Con tal motivo, Mario Draghi en su discurso de agradecimiento presentó su visión sobre la situación actual de Europa, cuya síntesis, según “Le Grand Continent”, podría concentrarse en dos conceptos: la soledad estratégica de Europa y convertir la crisis en unión.
Draghi señaló que no se puede ignorar la realidad externa más importante de nuestra época: la relación europea con Estados Unidos ha cambiado, debido esencialmente a la hostilidad de Donald Trump. Asimismo, la apertura comercial y la estabilidad del orden internacional ya no funcionan y el continente se enfrenta ahora a un mundo más duro en el que estamos, por primera vez, juntos solos.
Para Draghi, esta fragilidad proviene de una contradicción fundamental: Europa se ha abierto al mundo sin haber completado la construcción de su propio mercado interno. El expositor advirtió sobre las consecuencias de este desequilibrio: dependencia excesiva de la demanda externa, vulnerabilidad energética y estratégica, retraso tecnológico, especialmente en inteligencia artificial. El resultado, Draghi lo calificó de economía asimétrica.

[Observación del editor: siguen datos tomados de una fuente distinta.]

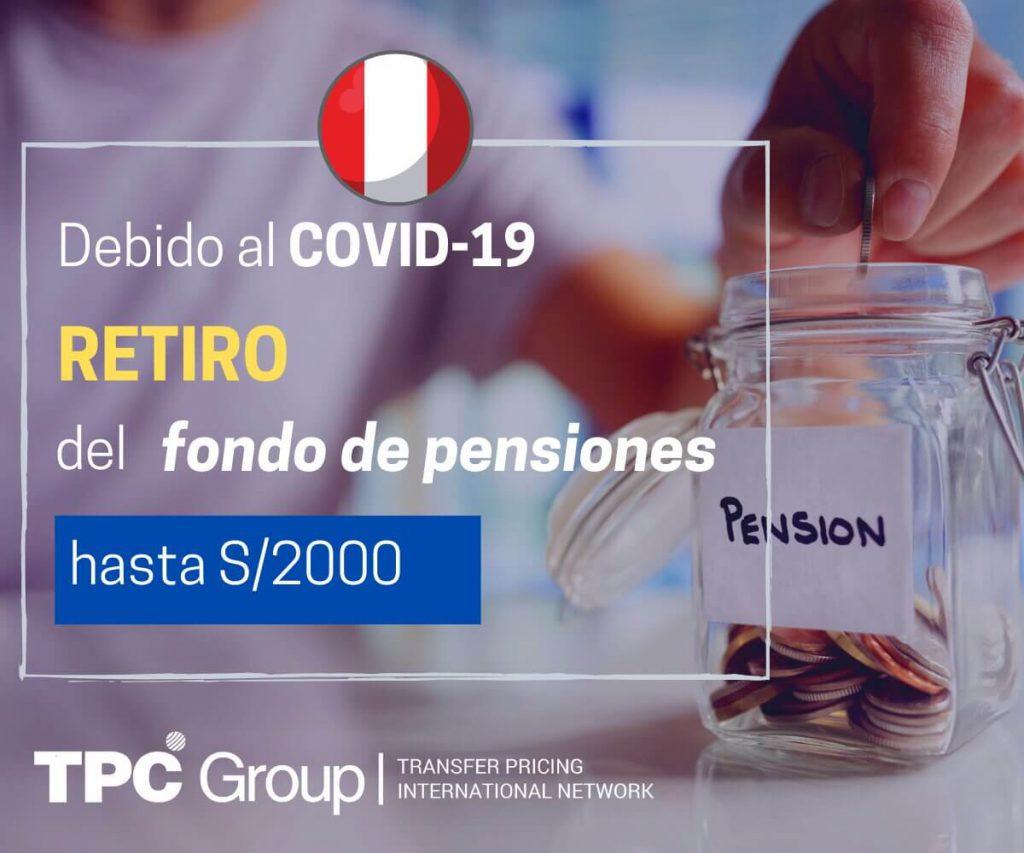 Retiro del Fondo de Pensiones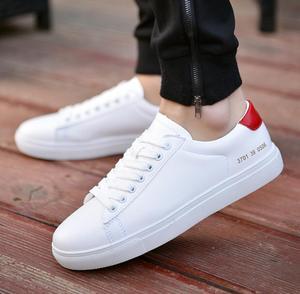 Image 3 - tenis masculino Men Sports shoes 2020 fashion board shoes men trend breathable white sneakers basket zapatillas blancas hombre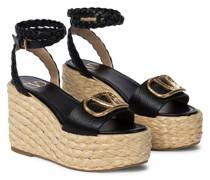 Espadrille-Sandalen VLOGO aus Leder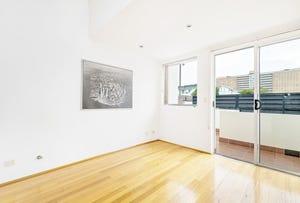 20/1 Broderick Street, Camperdown, NSW 2050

Draghi destaca que el continente ya no puede depender de la seguridad de Estados Unidos ni de la estabilidad de los mercados externos, enfrentando ahora una soledad estratégica inédita. Draghi advirtió que la fragmentación interna y el rezago en inteligencia artificial amenazan la prosperidad regional, elevando las necesidades de inversión anual a 1.2 billones de euros.
Para solucionar estas vulnerabilidades, promueve un “federalismo pragmático” que permita a los países con voluntad política avanzar en la integración sin las trabas de la burocracia actual. El objetivo final es unificar esfuerzos en defensa, energía y tecnología para transformar las crisis contemporáneas en un motor de cohesión. Esta visión busca que Europa ejerza un poder real a escala continental para preservar su soberanía y valores democráticos.
Para el autor de esta nota, es destacable el realismo, la prudencia y los valores culturales y democráticos ante la honda preocupación que exhiben hombres y mujeres experimentados en el arte del gobierno democrático, la cooperación entre ellos y la experiencia multilateral. Al punto de haber construido la Unión Europea, en contraste con la irresponsable y petulante actitud de Donald Trump y nuestro mandamás, que creen tener todo solucionado en base a la magia de sus esquizofrenias y tropelías.
Ellos no se sienten solos, pero se sienten juntos, porque son inimputables en un sentido lato, toda vez que tienen descalibrada la salud y madurez mental para pensar y obrar juiciosamente en el ejercicio de sus altas responsabilidades. En otros términos, ontológicamente irresponsables.